Action item – Return the entries below word for word. No picture belongs in the copy.

Supplied records –
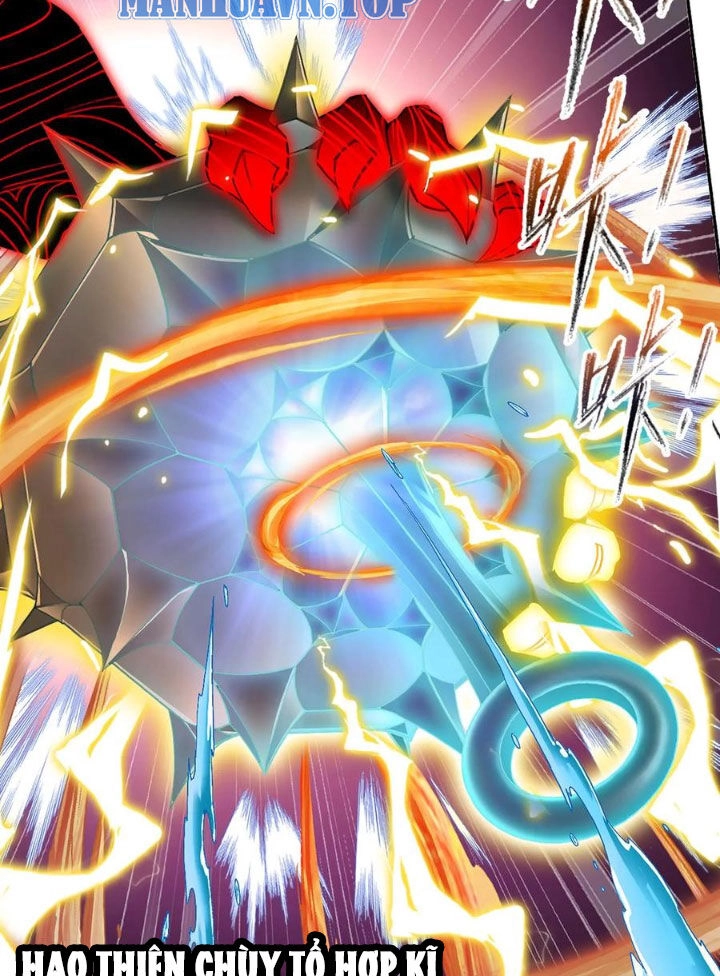 Đấu La Đại Lục Chapter 343.2 - 45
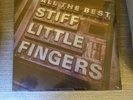 Stiff Little Fingers-Sealed- 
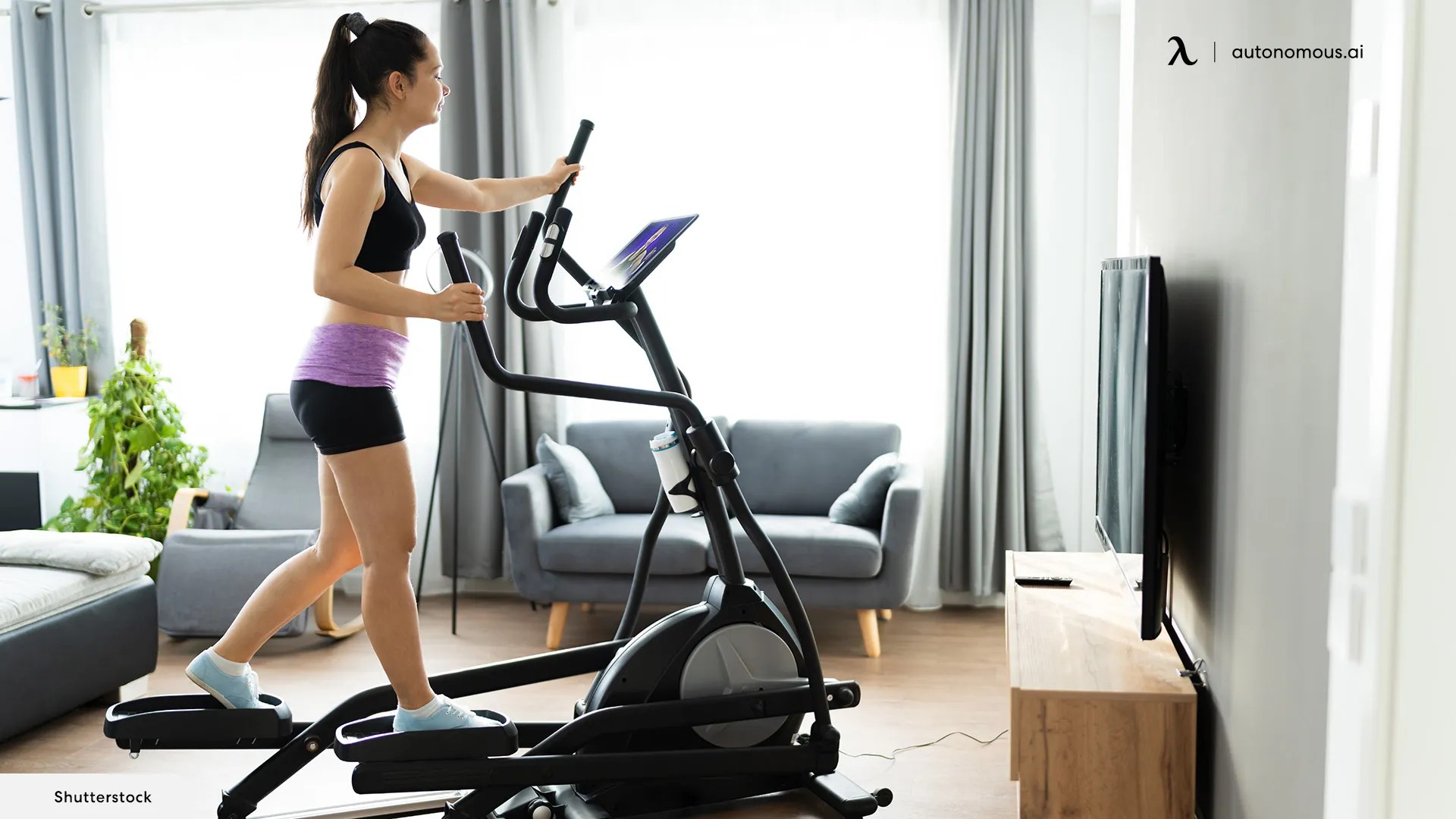 Elliptical vs. StairMaster: Which Is Better?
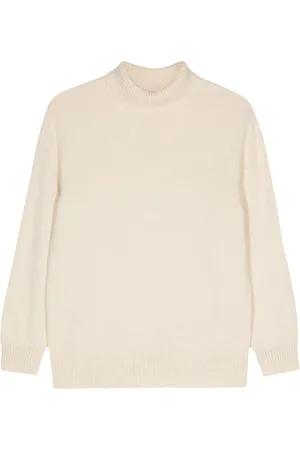 Malo Maglione a collo alto
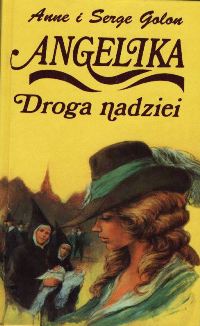 Route de L'Espoir in Polish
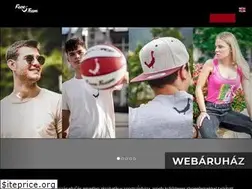 Sites similar to faceteam.hu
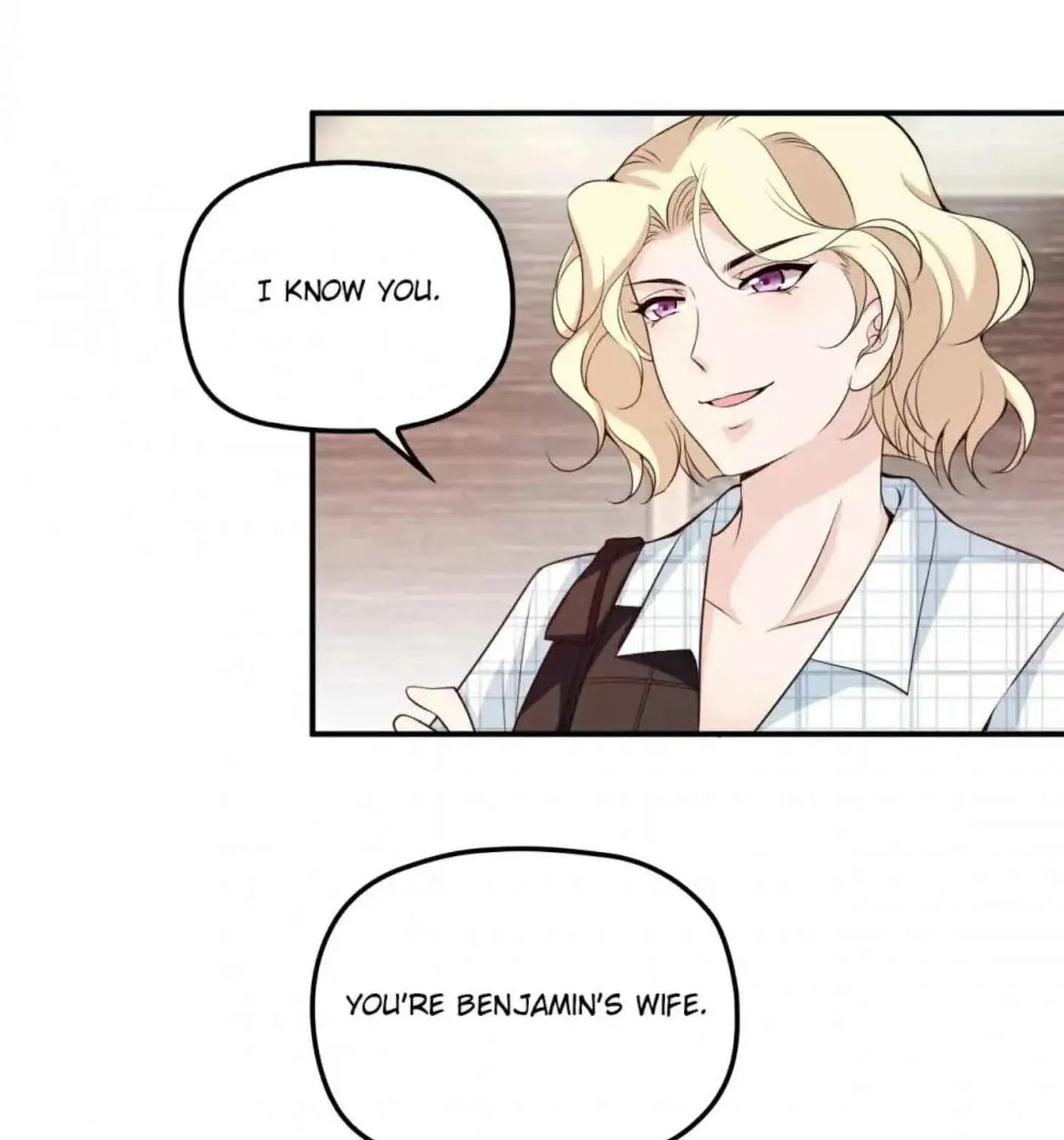 My Rich Husband Spoils Me Rotten Chapter 53 page 21 - 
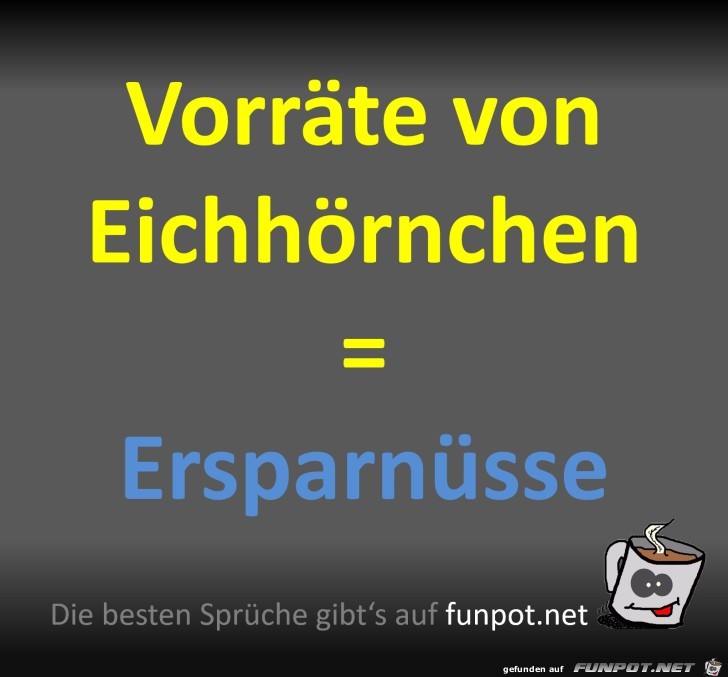 Ersparnsse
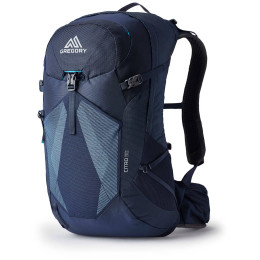 Wanderrucksack Gregory Citro 30 2.0 dunkelblau Volt Blue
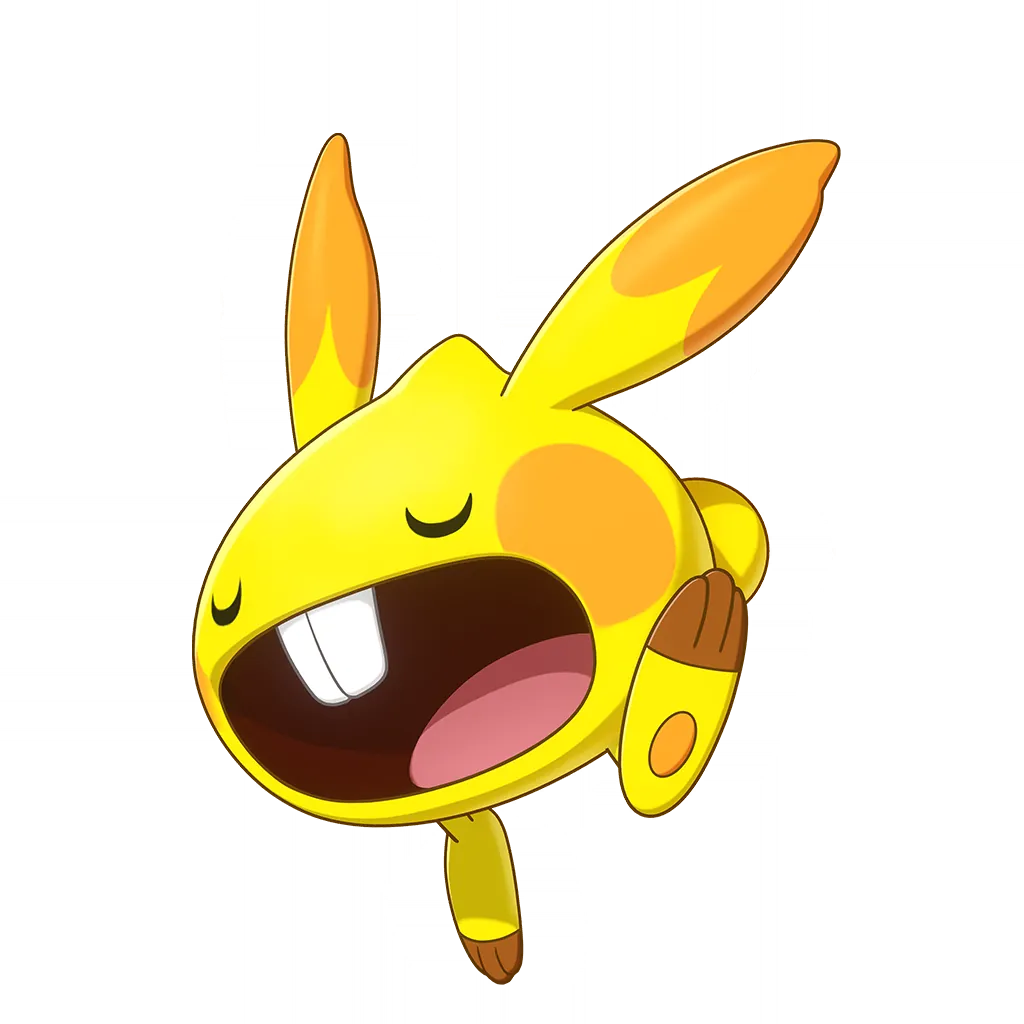 地鼠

Solution to this task –
 Đấu La Đại Lục Chapter 343.2 - 45
 Stiff Little Fingers-Sealed- 
 Elliptical vs. StairMaster: Which Is Better?
 Malo Maglione a collo alto
 Route de L'Espoir in Polish
 Sites similar to faceteam.hu
 My Rich Husband Spoils Me Rotten Chapter 53 page 21 - 
 Ersparnsse
 Wanderrucksack Gregory Citro 30 2.0 dunkelblau Volt Blue
 地鼠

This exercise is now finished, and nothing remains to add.